Two Friends and a World-Changing Idea
Seven years after Memphis, on April 4, 1975, Bill Gates and Paul Allen signed the papers incorporating a small software company they called Microsoft in Albuquerque, New Mexico. Gates was nineteen. Allen was twenty-two. They had been friends since meeting at the Lakeside School in Seattle, where they had spent countless hours commandeering the school's computer terminal and teaching themselves to program. The immediate catalyst for Microsoft's founding was a January 1975 cover story in Popular Electronics featuring the Altair 8800, an early personal computer kit that hobbyists were buying by the thousands — without any useful software to run on it. Gates and Allen saw the opening and cold-called the Altair's manufacturer, MITS, claiming they had a programming language ready to demonstrate. They did not. They wrote it in the weeks before the demo. It worked.
That audacious improvisation became the founding spirit of Microsoft. Within five years, the company had moved to the Seattle suburb of Bellevue, licensed its operating system to IBM for the personal computer that would define the industry, and positioned itself at the center of a revolution that neither Gates nor Allen had manufactured so much as anticipated with extraordinary precision. By the 1990s, Microsoft's Windows operating system ran on the vast majority of the world's personal computers, and Gates had become the richest person on earth. The company's journey was not without controversy — antitrust battles, accusations of predatory business practices, and the gradual eclipse of its dominance by the internet age all complicated the story. But on April 4, 1975, none of that had happened yet. Two young men with a borrowed idea and borrowed time had simply decided to bet on a future that most people hadn't yet thought to imagine.

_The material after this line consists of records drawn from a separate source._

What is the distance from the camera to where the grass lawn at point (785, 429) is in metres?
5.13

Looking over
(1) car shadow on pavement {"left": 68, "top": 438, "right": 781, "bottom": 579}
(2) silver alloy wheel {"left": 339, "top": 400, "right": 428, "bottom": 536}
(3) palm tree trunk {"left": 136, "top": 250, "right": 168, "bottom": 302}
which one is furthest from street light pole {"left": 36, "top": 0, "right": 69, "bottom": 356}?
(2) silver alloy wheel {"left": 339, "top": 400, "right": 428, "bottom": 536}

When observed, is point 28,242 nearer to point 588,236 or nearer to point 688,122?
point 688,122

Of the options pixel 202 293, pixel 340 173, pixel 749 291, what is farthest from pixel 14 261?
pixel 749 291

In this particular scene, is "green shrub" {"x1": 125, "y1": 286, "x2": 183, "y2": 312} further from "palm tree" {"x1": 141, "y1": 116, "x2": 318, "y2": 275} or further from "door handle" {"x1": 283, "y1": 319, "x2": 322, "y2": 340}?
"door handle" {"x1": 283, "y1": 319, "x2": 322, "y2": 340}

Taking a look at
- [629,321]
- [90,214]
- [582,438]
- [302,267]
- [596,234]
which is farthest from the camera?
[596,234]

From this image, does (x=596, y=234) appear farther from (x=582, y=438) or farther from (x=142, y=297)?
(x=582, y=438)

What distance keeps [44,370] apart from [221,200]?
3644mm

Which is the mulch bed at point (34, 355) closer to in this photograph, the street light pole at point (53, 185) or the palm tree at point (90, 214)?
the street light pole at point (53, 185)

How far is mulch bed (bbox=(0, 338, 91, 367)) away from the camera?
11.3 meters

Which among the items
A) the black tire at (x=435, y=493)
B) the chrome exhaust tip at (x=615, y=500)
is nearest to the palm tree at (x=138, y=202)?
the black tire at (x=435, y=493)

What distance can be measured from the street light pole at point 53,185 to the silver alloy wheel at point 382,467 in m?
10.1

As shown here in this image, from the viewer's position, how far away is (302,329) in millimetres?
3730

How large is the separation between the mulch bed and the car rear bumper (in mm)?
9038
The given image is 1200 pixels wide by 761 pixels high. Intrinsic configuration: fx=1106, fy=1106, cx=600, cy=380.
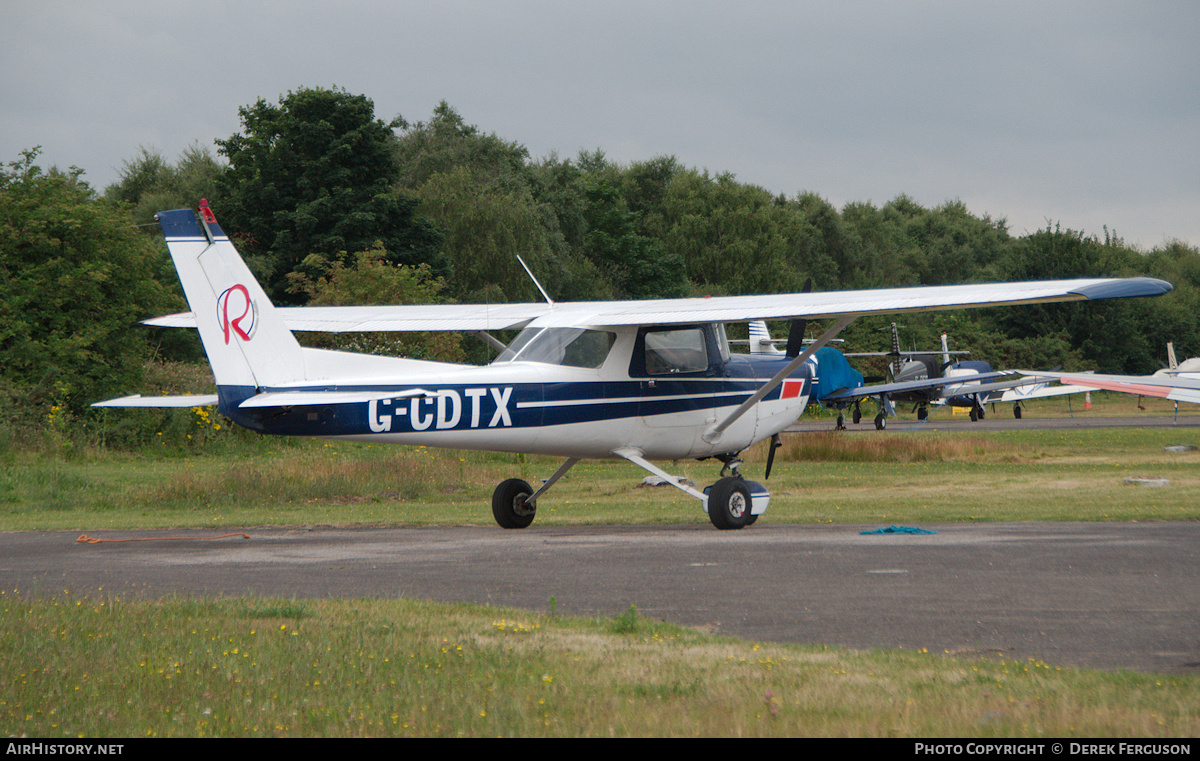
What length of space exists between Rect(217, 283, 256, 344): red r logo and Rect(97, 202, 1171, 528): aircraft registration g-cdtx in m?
0.01

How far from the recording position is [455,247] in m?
59.2

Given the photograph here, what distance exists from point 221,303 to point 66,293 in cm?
1906

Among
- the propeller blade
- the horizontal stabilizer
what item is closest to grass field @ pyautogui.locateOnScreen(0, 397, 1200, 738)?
the horizontal stabilizer

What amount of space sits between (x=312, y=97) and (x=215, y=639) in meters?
50.9

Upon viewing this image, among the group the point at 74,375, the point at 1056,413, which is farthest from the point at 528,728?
the point at 1056,413

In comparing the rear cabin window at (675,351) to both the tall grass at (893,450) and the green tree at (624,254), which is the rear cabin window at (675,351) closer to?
the tall grass at (893,450)

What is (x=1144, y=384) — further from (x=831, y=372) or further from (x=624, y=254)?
(x=624, y=254)

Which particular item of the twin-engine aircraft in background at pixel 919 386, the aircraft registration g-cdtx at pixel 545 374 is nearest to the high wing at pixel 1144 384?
the aircraft registration g-cdtx at pixel 545 374

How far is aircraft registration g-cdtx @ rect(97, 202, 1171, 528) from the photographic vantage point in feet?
36.1

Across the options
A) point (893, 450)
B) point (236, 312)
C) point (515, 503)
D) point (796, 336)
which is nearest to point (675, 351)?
point (796, 336)

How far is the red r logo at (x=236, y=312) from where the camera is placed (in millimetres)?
11008

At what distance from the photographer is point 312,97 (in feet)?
175

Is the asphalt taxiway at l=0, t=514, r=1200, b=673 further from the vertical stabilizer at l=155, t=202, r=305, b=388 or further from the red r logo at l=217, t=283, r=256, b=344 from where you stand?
the red r logo at l=217, t=283, r=256, b=344

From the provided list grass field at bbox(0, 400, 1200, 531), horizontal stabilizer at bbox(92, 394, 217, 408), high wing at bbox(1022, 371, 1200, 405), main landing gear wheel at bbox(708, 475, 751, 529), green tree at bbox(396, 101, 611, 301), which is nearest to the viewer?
horizontal stabilizer at bbox(92, 394, 217, 408)
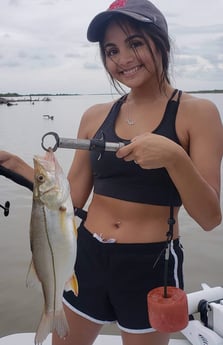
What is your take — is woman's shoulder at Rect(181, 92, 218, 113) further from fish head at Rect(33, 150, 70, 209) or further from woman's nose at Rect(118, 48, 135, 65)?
fish head at Rect(33, 150, 70, 209)

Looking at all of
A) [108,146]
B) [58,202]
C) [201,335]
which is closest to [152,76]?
[108,146]

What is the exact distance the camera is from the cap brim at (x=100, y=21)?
2.35 meters

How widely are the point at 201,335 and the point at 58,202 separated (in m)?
2.21

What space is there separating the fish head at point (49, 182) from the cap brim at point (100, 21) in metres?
0.94

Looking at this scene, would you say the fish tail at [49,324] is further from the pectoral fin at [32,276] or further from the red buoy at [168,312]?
the red buoy at [168,312]

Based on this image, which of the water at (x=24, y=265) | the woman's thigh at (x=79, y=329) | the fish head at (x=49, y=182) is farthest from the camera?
the water at (x=24, y=265)

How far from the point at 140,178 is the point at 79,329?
930 mm

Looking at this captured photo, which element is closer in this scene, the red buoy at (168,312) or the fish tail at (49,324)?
the fish tail at (49,324)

Two Thumbs, Raised for Good
On April 4, 2013, Roger Ebert died of cancer at his home in Chicago, two days after announcing that his illness had returned and that he was taking what he called "a leave of presence" from his work. He was seventy years old and had been reviewing films for the Chicago Sun-Times since 1967 — a span of forty-six years during which he had seen, by his own estimate, somewhere in the neighborhood of ten thousand movies. He had won the Pulitzer Prize for Criticism in 1975, the first film critic ever to do so. He had spent more than three decades on television alongside Gene Siskel, their thumb-based rating system becoming so embedded in the culture that "two thumbs up" entered the language as a synonym for unambiguous endorsement. He had battled thyroid cancer since 2002, losing his jaw to surgery and his ability to speak — and had continued writing with more prolific energy than before, producing some of the most searching, personal work of his career.

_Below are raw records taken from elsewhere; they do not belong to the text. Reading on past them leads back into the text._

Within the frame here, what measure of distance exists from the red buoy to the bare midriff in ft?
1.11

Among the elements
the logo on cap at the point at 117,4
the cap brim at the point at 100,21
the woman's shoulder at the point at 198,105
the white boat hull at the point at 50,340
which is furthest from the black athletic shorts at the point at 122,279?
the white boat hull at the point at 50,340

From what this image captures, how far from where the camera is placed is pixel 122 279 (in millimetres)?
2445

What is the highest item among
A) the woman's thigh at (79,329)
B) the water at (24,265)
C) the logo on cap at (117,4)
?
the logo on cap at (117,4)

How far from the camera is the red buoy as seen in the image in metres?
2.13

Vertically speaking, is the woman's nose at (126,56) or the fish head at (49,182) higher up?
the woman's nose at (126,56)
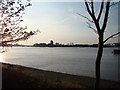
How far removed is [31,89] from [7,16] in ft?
10.9

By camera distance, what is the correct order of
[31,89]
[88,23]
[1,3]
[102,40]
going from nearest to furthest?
[102,40], [88,23], [1,3], [31,89]

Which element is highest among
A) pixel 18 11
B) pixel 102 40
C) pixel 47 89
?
pixel 18 11

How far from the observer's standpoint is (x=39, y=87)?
323 inches

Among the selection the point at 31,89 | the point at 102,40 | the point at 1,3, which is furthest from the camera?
the point at 31,89

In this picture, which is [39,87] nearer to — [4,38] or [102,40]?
[4,38]

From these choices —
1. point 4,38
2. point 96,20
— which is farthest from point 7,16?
point 96,20

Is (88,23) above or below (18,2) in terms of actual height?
below

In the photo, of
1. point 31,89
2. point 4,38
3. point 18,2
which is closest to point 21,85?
point 31,89

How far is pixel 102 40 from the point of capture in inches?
232

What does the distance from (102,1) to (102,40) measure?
4.34 feet

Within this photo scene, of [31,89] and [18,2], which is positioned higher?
[18,2]

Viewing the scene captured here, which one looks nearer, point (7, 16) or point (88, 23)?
point (88, 23)

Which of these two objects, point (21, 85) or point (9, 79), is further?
point (9, 79)

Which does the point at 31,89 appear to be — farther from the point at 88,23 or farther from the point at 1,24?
the point at 88,23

What set Ebert apart from the professional critics who surrounded him was not just his range or his accessibility — though he had both in abundance — but his insistence that the movies mattered. Not as a guilty pleasure or a commercial product, but as a genuine art form capable of producing what he called "an empathy machine": a means of living, briefly and completely, inside another person's experience. He wrote about films with the seriousness of a philosopher and the enthusiasm of someone who had never lost the capacity to be surprised by a great scene. His reviews of films he despised were often funnier than the films themselves; his reviews of films he loved could make a reader feel the urgency of going immediately to the theater. The collected archive of his work — hundreds of reviews, essays, and blog posts — remains one of the great bodies of criticism in American letters, a love letter to the art of watching carefully and feeling deeply.